Sort of. Personal income tax (with the exception of half of social security and medicare) is paid by the employee. Some economists say it shouldn't matter whether it's the employee or employer who pays, on the theory that people will contract around it either way. They will sometimes but not always. In practice it creates a psychological advantage for the party not paying the tax during salary negotiations, because the number being negotiated is generally pre-tax. If the taxes subsequently paid are paid by the employee then it gives a perceptual advantage to the employer because the employee will actually receive less than the number agreed upon, and vice versa if the employer pays the tax on top of the salary.
It also changes who is affected by changes in the tax rate for all the employees whose compensation was negotiated before the rate changed. Making the payee of US payroll taxes the employer rather than the employee would similarly be a de facto raise for almost all US workers at the time of implementation because the employer would effectively begin paying your income taxes.
So what I mean is, make the corporation pay it, not the employee. Assuming you actually want a tax on labor at all, given that it discourages hiring in your jurisdiction.
> Personal income tax (with the exception of half of social security and medicare) is paid by the employee.
Sure, but income tax is different than payroll tax, and some payroll taxes (the federal ones that support Social Security and Medicare, particularly) are split between the employee and the employer.
> Making the payee of US payroll taxes the employer rather than the employee would similarly be a de facto raise for almost all US workers at the time of implementation because the employer would effectively begin paying your income taxes.
I think you mean "payer" rather than "payee". The payee of federal income and payroll taxes is the federal government, not either the employee or the employer.
> So what I mean is, make the corporation pay it, not the employee. Assuming you actually want a tax on labor at all, given that it discourages hiring in your jurisdiction.

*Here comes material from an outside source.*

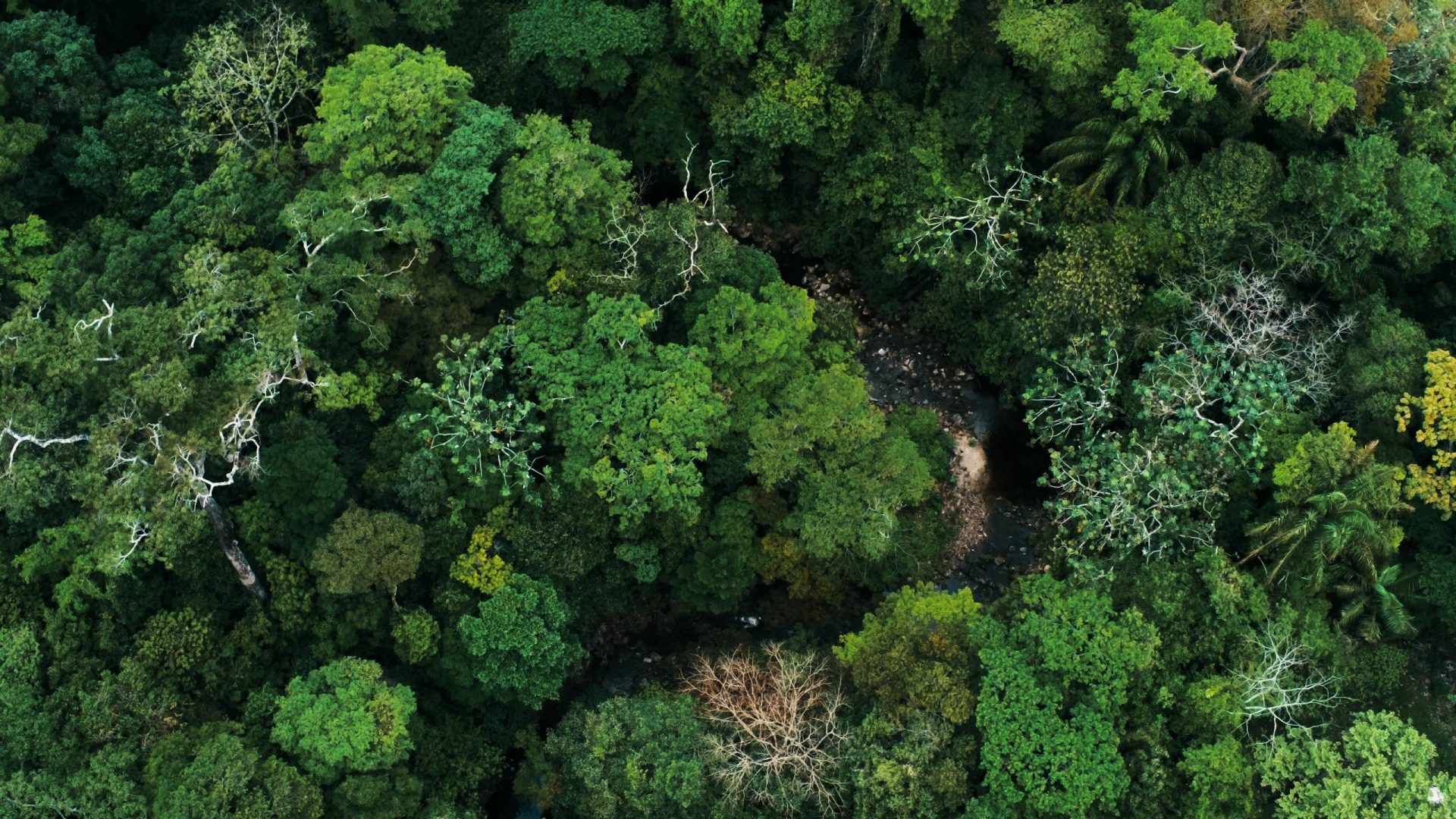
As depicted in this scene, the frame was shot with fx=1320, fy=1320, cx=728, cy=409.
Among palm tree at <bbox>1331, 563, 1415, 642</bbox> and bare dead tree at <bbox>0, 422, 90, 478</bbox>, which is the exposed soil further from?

To the extent the US has a tax on labor qua labor (payroll tax vs. income tax), that's already halfway true (income tax isn't strictly a tax on labor, since its not limited solely to labor income.
All of that is true, but it seems like a pedantic tangent. Are you saying that converting personal and corporate income tax into employer-paid payroll tax would not be more difficult for corporations to avoid paying than existing corporate income tax?

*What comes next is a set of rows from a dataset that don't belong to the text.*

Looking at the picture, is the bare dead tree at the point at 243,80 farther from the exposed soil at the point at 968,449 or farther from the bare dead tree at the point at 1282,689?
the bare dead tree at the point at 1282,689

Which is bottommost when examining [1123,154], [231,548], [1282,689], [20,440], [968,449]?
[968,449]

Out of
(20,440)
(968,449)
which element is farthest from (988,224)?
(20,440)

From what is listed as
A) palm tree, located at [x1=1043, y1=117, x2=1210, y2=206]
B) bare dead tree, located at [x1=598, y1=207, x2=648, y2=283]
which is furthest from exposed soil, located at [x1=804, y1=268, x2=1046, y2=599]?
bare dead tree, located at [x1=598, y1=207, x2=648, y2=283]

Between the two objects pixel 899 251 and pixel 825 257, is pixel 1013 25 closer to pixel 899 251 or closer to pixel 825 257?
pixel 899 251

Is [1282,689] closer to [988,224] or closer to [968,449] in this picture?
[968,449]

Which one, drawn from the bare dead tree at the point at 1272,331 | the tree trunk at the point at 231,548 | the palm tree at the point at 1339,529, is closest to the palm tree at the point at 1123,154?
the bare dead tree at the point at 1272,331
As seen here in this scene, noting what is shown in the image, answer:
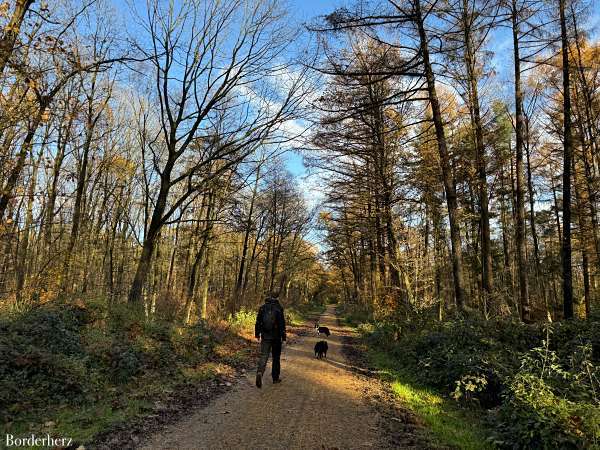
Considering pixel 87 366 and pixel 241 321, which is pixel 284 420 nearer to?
pixel 87 366

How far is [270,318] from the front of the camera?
27.0 ft

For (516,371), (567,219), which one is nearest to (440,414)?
(516,371)

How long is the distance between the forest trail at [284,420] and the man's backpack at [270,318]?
4.04 ft

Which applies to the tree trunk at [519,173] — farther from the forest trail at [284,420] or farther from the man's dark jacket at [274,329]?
the man's dark jacket at [274,329]

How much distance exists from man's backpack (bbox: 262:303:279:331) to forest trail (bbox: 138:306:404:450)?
48.5 inches

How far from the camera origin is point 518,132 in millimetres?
13195

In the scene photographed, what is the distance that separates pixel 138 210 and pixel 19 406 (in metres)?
25.4

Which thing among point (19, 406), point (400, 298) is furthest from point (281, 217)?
point (19, 406)

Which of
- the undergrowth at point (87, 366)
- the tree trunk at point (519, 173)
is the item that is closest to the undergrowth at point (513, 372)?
the tree trunk at point (519, 173)

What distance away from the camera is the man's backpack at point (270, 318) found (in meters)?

> US gov wants to take something like 35% in taxes of "repatriated" earnings.
You are surprised that the US wants to tax earnings? The US taxes everyone's earnings. If they want to keep it overseas they can avoid the tax. If they want to bring it back they need to pay a tax on the amount minus the credit for the foreign tax already paid. They would have been taxed if they earned the money in the US, so I'm not sure why this is surprising.
Taxes and delays make it easier and faster to get debt than to move a couple billion from, say, France or China, to the US. It's complex, but there's a lot of stuff explaining this in other comments around here. I'm sure someone will do the break down again.
Can anyone explain why this is so? Because they are somehow getting a higher interest rate return on their reserves then they'd have to pay to borrow? (That would seem pretty impossible). Because they'd have to pay taxes if they use the foreign reserves? Something else?